* YOUR OBJECTIVE: Reproduce the listing starting at the line that contains "The image here" and ending with the last line of the listing, replacing every "nearer" with "closer" and leaving all else unchanged.

* MATERIAL FOR THIS TASK:
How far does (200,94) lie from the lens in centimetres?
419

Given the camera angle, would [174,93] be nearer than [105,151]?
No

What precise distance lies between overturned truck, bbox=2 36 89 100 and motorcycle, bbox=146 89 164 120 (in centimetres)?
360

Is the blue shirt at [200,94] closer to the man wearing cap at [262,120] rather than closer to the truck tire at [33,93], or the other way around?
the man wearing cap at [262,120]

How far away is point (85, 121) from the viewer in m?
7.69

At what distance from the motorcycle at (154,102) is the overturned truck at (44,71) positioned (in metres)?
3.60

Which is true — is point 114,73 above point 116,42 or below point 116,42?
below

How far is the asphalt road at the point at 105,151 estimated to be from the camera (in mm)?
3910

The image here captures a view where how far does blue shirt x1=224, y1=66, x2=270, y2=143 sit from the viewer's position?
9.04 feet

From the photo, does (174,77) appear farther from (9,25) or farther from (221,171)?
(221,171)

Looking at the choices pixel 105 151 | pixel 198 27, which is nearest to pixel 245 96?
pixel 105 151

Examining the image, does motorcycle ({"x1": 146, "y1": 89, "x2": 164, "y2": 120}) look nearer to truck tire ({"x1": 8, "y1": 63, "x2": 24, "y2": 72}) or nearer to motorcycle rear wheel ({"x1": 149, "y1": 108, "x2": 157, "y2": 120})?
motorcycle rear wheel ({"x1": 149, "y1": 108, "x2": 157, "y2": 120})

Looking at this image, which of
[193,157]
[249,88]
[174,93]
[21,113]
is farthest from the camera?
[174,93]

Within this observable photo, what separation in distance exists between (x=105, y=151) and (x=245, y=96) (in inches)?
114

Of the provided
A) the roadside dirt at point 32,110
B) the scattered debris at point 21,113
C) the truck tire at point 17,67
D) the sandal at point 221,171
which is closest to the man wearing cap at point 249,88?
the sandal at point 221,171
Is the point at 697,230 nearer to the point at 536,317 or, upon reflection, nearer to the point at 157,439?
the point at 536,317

* SOLUTION TO THIS EXERCISE:
The image here captures a view where how far does blue shirt x1=224, y1=66, x2=270, y2=143 sit from the viewer's position?
9.04 feet

From the photo, does (174,77) appear farther from (9,25) or farther from (221,171)?
(221,171)

Looking at the choices pixel 105 151 | pixel 198 27, which is nearest to pixel 245 96?
pixel 105 151

Examining the image, does motorcycle ({"x1": 146, "y1": 89, "x2": 164, "y2": 120}) look closer to truck tire ({"x1": 8, "y1": 63, "x2": 24, "y2": 72}) or closer to motorcycle rear wheel ({"x1": 149, "y1": 108, "x2": 157, "y2": 120})?
motorcycle rear wheel ({"x1": 149, "y1": 108, "x2": 157, "y2": 120})

Looking at this image, which of
[193,157]
[249,88]
[174,93]
[21,113]
is farthest from the camera?
[174,93]

Within this observable photo, what separation in distance exists between (x=105, y=151) and (x=245, y=96) (in inches)?
114

Of the provided
A) the roadside dirt at point 32,110
B) the scattered debris at point 21,113
C) the truck tire at point 17,67
D) the sandal at point 221,171
which is closest to the man wearing cap at point 249,88?
the sandal at point 221,171
Is the point at 697,230 closer to the point at 536,317 or, upon reflection, closer to the point at 157,439?
the point at 536,317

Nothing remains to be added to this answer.